Records from a data source
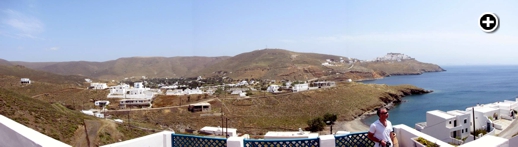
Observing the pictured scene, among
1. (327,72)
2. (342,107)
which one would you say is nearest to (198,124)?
(342,107)

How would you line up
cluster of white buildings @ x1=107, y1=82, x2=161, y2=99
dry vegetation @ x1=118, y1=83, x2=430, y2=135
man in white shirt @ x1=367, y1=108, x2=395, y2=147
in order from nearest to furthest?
1. man in white shirt @ x1=367, y1=108, x2=395, y2=147
2. dry vegetation @ x1=118, y1=83, x2=430, y2=135
3. cluster of white buildings @ x1=107, y1=82, x2=161, y2=99

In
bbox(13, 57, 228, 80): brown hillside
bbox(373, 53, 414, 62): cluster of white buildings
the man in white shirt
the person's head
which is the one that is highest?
bbox(373, 53, 414, 62): cluster of white buildings

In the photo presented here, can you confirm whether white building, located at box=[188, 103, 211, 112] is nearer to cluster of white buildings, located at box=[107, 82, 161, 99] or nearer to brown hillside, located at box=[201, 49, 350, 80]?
cluster of white buildings, located at box=[107, 82, 161, 99]

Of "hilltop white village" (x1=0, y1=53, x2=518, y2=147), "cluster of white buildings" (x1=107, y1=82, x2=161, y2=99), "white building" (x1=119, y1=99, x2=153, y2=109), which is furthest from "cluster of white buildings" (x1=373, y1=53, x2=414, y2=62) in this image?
"white building" (x1=119, y1=99, x2=153, y2=109)

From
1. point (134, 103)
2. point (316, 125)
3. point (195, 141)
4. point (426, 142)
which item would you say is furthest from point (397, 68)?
point (195, 141)

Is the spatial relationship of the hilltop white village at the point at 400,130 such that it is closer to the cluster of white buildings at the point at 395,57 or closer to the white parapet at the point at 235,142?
the white parapet at the point at 235,142

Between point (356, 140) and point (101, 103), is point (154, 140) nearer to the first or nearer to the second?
point (356, 140)

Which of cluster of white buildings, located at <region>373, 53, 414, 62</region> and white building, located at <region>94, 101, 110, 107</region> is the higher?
cluster of white buildings, located at <region>373, 53, 414, 62</region>

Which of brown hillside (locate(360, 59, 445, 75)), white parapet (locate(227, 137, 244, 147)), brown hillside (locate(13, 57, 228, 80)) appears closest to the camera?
white parapet (locate(227, 137, 244, 147))
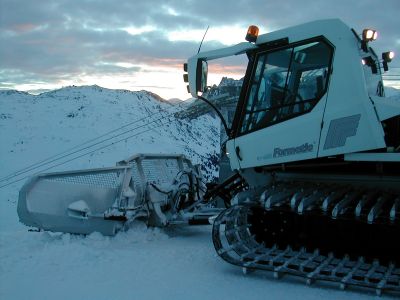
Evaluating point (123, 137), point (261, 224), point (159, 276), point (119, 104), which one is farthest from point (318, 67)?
point (119, 104)

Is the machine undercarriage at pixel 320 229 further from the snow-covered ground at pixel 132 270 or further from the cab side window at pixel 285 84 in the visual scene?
the cab side window at pixel 285 84

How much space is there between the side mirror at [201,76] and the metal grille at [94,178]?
2.08 metres

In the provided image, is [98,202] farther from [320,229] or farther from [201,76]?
[320,229]

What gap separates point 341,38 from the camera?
17.7 ft

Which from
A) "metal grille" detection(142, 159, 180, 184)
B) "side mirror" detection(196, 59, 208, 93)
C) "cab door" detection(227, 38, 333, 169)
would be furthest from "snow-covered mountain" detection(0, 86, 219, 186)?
"cab door" detection(227, 38, 333, 169)

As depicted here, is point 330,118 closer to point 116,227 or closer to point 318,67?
point 318,67

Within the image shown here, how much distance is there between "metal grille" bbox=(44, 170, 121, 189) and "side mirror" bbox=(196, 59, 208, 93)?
2.08m

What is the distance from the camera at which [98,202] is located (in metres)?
7.34

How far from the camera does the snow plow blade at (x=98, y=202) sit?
23.2ft

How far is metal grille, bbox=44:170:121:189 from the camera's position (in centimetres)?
725

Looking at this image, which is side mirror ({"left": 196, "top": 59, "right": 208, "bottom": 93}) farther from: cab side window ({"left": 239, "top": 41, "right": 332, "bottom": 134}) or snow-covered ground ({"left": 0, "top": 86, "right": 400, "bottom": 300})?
snow-covered ground ({"left": 0, "top": 86, "right": 400, "bottom": 300})

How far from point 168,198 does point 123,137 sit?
1553 cm

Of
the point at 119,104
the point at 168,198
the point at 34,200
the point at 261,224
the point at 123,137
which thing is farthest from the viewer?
the point at 119,104

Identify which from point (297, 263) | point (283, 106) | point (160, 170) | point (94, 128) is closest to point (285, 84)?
point (283, 106)
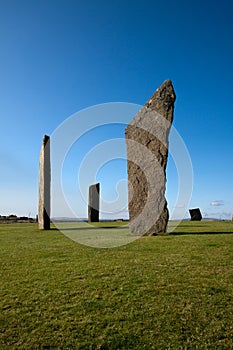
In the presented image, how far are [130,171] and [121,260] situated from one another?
5665 mm

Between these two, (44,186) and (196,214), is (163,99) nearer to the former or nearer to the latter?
(44,186)

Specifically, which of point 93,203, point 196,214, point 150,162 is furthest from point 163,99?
point 196,214

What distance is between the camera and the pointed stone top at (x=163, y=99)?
11.1 m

### [Requirements]
Transcribe every line from the records above without alteration, and leave out the images.

### [The result]
Observing the pictured scene, among
1. (327,72)
2. (342,107)
which one would you say is nearest to (198,124)?
(342,107)

How would you line up
cluster of white buildings @ x1=107, y1=82, x2=161, y2=99
dry vegetation @ x1=118, y1=83, x2=430, y2=135
man in white shirt @ x1=367, y1=108, x2=395, y2=147
in order from nearest to furthest?
1. man in white shirt @ x1=367, y1=108, x2=395, y2=147
2. dry vegetation @ x1=118, y1=83, x2=430, y2=135
3. cluster of white buildings @ x1=107, y1=82, x2=161, y2=99

In
bbox(13, 57, 228, 80): brown hillside
bbox(373, 53, 414, 62): cluster of white buildings
the man in white shirt
the person's head
which is the one that is highest?
bbox(373, 53, 414, 62): cluster of white buildings

In the photo presented here, can you confirm whether white building, located at box=[188, 103, 211, 112] is nearer to cluster of white buildings, located at box=[107, 82, 161, 99] or nearer to brown hillside, located at box=[201, 49, 350, 80]?
cluster of white buildings, located at box=[107, 82, 161, 99]

Of "hilltop white village" (x1=0, y1=53, x2=518, y2=147), "cluster of white buildings" (x1=107, y1=82, x2=161, y2=99), "white building" (x1=119, y1=99, x2=153, y2=109), which is furthest from "cluster of white buildings" (x1=373, y1=53, x2=414, y2=62) in this image?
"white building" (x1=119, y1=99, x2=153, y2=109)

From
1. point (134, 103)
2. point (316, 125)
3. point (195, 141)
4. point (426, 142)
which item would you say is furthest from point (397, 68)?
point (195, 141)

Is the spatial relationship of the hilltop white village at the point at 400,130 such that it is closer to the cluster of white buildings at the point at 395,57 or closer to the white parapet at the point at 235,142?
the white parapet at the point at 235,142

Between point (356, 140) and point (101, 103), is point (154, 140) nearer to the first or nearer to the second?
point (356, 140)

Which of cluster of white buildings, located at <region>373, 53, 414, 62</region> and white building, located at <region>94, 101, 110, 107</region> is the higher?
cluster of white buildings, located at <region>373, 53, 414, 62</region>

Which of brown hillside (locate(360, 59, 445, 75)), white parapet (locate(227, 137, 244, 147)), brown hillside (locate(13, 57, 228, 80)) appears closest to the camera?
white parapet (locate(227, 137, 244, 147))
Evaluating point (123, 137), point (261, 224), point (159, 276), point (119, 104), which one is farthest from point (318, 67)?
point (119, 104)

Is the machine undercarriage at pixel 320 229 further from the snow-covered ground at pixel 132 270 or further from the cab side window at pixel 285 84 in the visual scene?
the cab side window at pixel 285 84

How much space is there between the side mirror at [201,76] and the metal grille at [94,178]?
2.08 metres

In the provided image, is [98,202] farther from [320,229] or farther from [201,76]?
[320,229]

What gap separates point 341,38 from the camera?
17.7 ft

Which from
A) "metal grille" detection(142, 159, 180, 184)
B) "side mirror" detection(196, 59, 208, 93)
C) "cab door" detection(227, 38, 333, 169)
would be furthest from "snow-covered mountain" detection(0, 86, 219, 186)?
"cab door" detection(227, 38, 333, 169)

As depicted here, is point 330,118 closer to point 116,227 or closer to point 318,67?
point 318,67

Within the image shown here, how much distance is there between "metal grille" bbox=(44, 170, 121, 189) and "side mirror" bbox=(196, 59, 208, 93)?
2.08m

What is the distance from the camera at which [98,202] is located (in metres)?
7.34

How far from the camera does the snow plow blade at (x=98, y=202) sit?
23.2ft

How far is metal grille, bbox=44:170:121:189 from the camera's position (in centimetres)?
725

Looking at this image, which is side mirror ({"left": 196, "top": 59, "right": 208, "bottom": 93}) farther from: cab side window ({"left": 239, "top": 41, "right": 332, "bottom": 134}) or snow-covered ground ({"left": 0, "top": 86, "right": 400, "bottom": 300})?
snow-covered ground ({"left": 0, "top": 86, "right": 400, "bottom": 300})

How far from point 168,198 does point 123,137 sit?
1553 cm

Of
the point at 119,104
the point at 168,198
the point at 34,200
the point at 261,224
the point at 123,137
which thing is farthest from the viewer?
the point at 119,104

Identify which from point (297, 263) | point (283, 106) | point (160, 170) | point (94, 128) is closest to point (285, 84)?
point (283, 106)
In the presented image, how far are [130,171] and [121,260] situated from one another?
5665 mm

Between these two, (44,186) and (196,214), is (163,99) nearer to the former or nearer to the latter?
(44,186)

Specifically, which of point 93,203, point 196,214, point 150,162 is furthest from point 163,99?
point 196,214

What distance is between the camera and the pointed stone top at (x=163, y=99)?
11.1 m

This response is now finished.